La CGIP assume de rechercher une "Troisième Voie" européenne : regagner en efficacité sans basculer dans la dystopie sécuritaire.


4. LA PROPOSITION STRATÉGIQUE : LA CGIP ET L'APPROCHE GRAPHE

La Civic Graph Intelligence Platform (CGIP) n'est pas "une meilleure base de données". C'est un changement de paradigme complet, de la logique de dossier statique vers la topologie de réseau dynamique.

La Fin du Mode Tabulaire

Plutôt que d'empiler des dossiers dans des tables SQL isolées (Cassiopée), la CGIP modélise l'information comme un Knowledge Graph (Nœuds et Arêtes). Un nœud n'est plus seulement une "Personne", c'est aussi un "Lieu", une "École", un "Contexte". En modélisant ces contextes, la machine relie des affaires sans avoir besoin d'une connexion judiciaire explicite.

L'Architecture Fédérée

Pour contourner la guerre des ministères et l'impossibilité légale d'un méga-fichier national, la CGIP opère comme une couche de fusion (Data Mesh).

  1. Entity Resolution : La machine déduplique et lie des identités fragmentées à la volée.
  2. Graphe Temporel (TGN) : Le système calcule l'escalade d'une crise dans le temps.
  3. Machine Learning (Détection de Signaux Faibles) : Le système ne prédit pas un "crime futur". Il signale une convergence spatio-temporelle anormale nécessitant une vérification humaine.

5. LE CADRE LÉGAL ET ÉTHIQUE : L'IA CONSTITUTIONNELLE

Le déploiement d'une IA au cœur des données régaliennes est politiquement explosif. La CGIP intègre donc le droit européen directement dans ses lignes de code (Privacy by Design).

Le Refus de la Décision Automatique (RGPD Art. 22)

Le système pose une doctrine absolue de séparation des pouvoirs technologiques :

  • SQL = La vérité administrative officielle (La Loi).
  • Graphe = Le contexte inféré (L'Enquête).
  • IA = La détection de signaux faibles (La Recommandation).

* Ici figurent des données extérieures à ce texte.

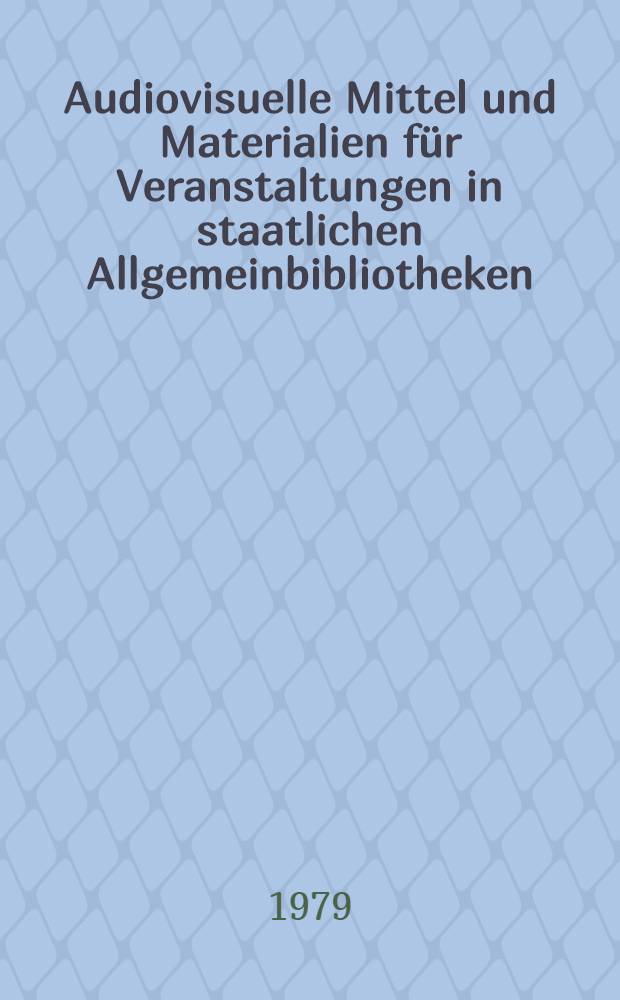 Audiovisuelle Mittel und Materialien für Veranstaltungen in staatlichen Allgemeinbibliotheken : Ausz. aus dem Gesamtausstattungsplan für Unterrichtsmittel
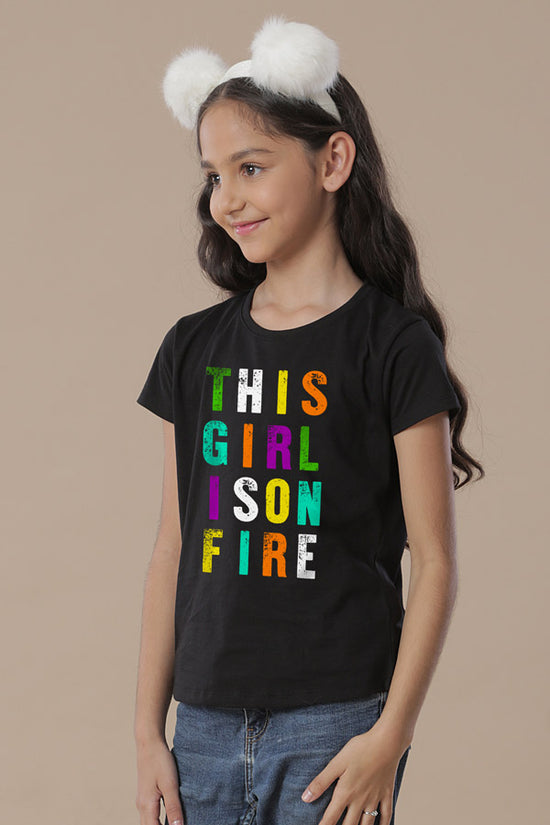 This Girl Is On Fire Tees for daughter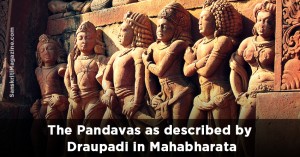 The Pandavas as described by Draupadi in Mahabharata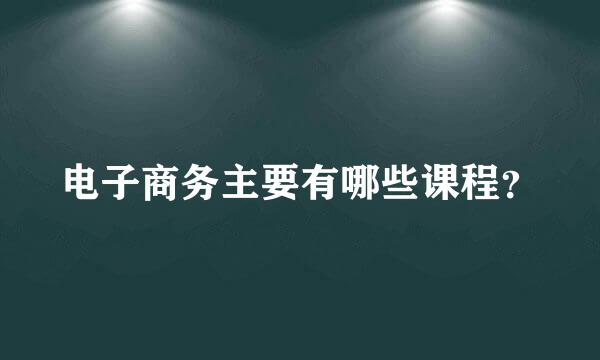 电子商务主要有哪些课程？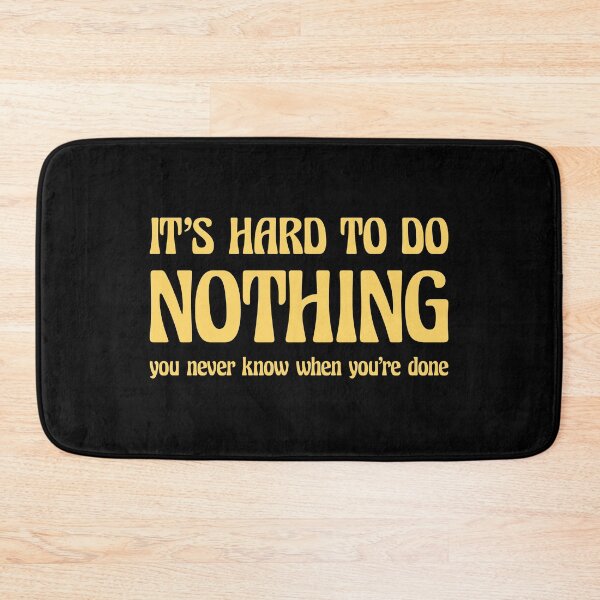 Item preview, Funny Do Nothing Quote - Funny Doing Nothing Humor designed and sold by WIZECROW.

La machine calcule des probabilités de liens entre dossiers, jamais des probabilités de culpabilité individuelle.

Le Kill-Switch et la Zone Rouge

L'IA de la CGIP ne prendra jamais la moindre décision juridique (pas d'arrestation, pas de jugement). L'action légale reste le monopole exclusif du Magistrat (Human-In-The-Loop). De plus, le moteur d'IA est placé sous la supervision continue d'un Module d'Audit. Si un biais territorial ou démographique (Disparate Impact) est détecté, un Kill-Switch déconnecte physiquement le modèle.

CONCLUSION

La CGIP prouve que l'Europe n'a pas à choisir entre l'aveuglement administratif et la surveillance de masse. En substituant le "Graphe de Connaissances" au "Fichier Central", et "l'Aide à l'Enquête" à la "Justice Prédictive", l'État peut enfin honorer sa mission de protection tout en sanctuarisant l'État de Droit.